◆ Do this
Copy out word for word the records below, from the line with "Looking at this" to the line with "How far are", both lines included.

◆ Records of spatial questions

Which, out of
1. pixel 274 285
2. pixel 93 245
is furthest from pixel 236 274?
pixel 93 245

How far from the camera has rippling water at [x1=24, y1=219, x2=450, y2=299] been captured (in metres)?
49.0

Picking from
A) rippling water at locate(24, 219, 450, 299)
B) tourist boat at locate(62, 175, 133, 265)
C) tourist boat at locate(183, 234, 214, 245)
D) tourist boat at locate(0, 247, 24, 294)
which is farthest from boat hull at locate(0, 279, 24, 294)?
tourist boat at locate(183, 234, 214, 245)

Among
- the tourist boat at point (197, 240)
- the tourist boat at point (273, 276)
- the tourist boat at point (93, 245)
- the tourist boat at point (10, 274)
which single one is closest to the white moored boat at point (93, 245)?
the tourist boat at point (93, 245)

---

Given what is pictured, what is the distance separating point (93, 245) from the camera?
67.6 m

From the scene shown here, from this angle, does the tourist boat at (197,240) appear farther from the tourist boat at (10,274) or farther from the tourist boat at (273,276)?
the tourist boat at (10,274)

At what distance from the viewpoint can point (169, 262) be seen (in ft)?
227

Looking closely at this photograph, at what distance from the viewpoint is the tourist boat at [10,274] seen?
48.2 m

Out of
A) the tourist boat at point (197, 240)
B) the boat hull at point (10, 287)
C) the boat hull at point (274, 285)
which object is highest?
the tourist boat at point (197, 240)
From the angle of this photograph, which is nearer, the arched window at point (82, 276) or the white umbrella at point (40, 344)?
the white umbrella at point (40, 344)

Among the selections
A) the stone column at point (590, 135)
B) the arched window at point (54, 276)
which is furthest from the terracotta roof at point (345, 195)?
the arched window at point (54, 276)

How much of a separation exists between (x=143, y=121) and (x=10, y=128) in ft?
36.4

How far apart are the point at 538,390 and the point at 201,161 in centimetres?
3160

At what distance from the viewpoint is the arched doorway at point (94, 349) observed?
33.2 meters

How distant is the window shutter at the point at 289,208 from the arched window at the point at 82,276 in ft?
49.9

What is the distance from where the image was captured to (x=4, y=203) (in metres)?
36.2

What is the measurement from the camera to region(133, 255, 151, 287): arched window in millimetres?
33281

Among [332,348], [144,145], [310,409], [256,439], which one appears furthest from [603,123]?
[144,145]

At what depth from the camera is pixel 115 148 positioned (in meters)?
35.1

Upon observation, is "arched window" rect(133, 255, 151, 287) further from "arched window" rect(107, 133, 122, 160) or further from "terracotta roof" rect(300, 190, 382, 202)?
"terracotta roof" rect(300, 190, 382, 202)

==

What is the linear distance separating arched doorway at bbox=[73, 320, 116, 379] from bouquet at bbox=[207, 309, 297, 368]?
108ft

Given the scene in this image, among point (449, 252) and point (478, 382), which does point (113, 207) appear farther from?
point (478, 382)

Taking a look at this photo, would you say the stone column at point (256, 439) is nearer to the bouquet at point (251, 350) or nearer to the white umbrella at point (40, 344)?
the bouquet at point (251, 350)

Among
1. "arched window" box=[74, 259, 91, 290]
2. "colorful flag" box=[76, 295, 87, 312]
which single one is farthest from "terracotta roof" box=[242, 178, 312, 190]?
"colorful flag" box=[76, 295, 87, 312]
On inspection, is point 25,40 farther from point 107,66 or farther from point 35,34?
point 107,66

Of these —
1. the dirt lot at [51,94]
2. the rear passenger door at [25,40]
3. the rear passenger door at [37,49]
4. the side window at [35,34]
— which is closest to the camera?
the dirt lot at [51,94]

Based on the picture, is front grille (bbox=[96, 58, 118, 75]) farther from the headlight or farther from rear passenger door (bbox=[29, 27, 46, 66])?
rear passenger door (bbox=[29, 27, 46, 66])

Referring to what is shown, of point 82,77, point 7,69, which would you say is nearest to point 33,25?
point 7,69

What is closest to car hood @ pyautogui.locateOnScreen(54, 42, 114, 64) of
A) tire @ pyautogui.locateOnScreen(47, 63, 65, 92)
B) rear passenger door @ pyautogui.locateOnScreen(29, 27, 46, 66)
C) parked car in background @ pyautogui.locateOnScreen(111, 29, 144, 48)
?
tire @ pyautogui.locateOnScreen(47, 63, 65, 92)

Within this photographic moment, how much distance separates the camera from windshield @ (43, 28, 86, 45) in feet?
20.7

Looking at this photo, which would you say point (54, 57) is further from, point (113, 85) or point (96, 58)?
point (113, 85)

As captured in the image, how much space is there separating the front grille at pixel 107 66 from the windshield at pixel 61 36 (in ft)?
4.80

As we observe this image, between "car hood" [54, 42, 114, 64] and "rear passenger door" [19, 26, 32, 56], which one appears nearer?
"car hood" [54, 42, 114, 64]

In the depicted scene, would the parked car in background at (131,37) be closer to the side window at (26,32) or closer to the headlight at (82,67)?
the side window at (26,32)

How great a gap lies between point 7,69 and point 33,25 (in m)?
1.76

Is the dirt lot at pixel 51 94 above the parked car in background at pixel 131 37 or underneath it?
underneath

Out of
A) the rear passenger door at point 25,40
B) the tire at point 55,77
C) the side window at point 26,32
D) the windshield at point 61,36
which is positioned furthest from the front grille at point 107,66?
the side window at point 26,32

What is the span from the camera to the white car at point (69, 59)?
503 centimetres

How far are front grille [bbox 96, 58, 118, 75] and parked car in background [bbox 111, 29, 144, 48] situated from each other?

◆ Solution for this problem
Looking at this photo, which would you say point (54, 57) is further from, point (113, 85) or point (96, 58)?
point (113, 85)

As captured in the image, how much space is there separating the front grille at pixel 107 66 from the windshield at pixel 61 36 (in ft)?
4.80

As we observe this image, between "car hood" [54, 42, 114, 64] and "rear passenger door" [19, 26, 32, 56], which one appears nearer?
"car hood" [54, 42, 114, 64]

In the depicted scene, would the parked car in background at (131,37) be closer to the side window at (26,32) or closer to the headlight at (82,67)?
the side window at (26,32)

How great a gap lies between point 7,69 and point 33,25 (in m)?
1.76

Is the dirt lot at pixel 51 94 above the parked car in background at pixel 131 37 or underneath it?
underneath

Out of
A) the rear passenger door at point 25,40
B) the tire at point 55,77
C) the side window at point 26,32
D) the windshield at point 61,36
which is positioned furthest from the front grille at point 107,66?
the side window at point 26,32

What is the span from the camera to the white car at point (69, 59)?
503 centimetres

How far are front grille [bbox 96, 58, 118, 75] and parked car in background [bbox 111, 29, 144, 48] situated from each other?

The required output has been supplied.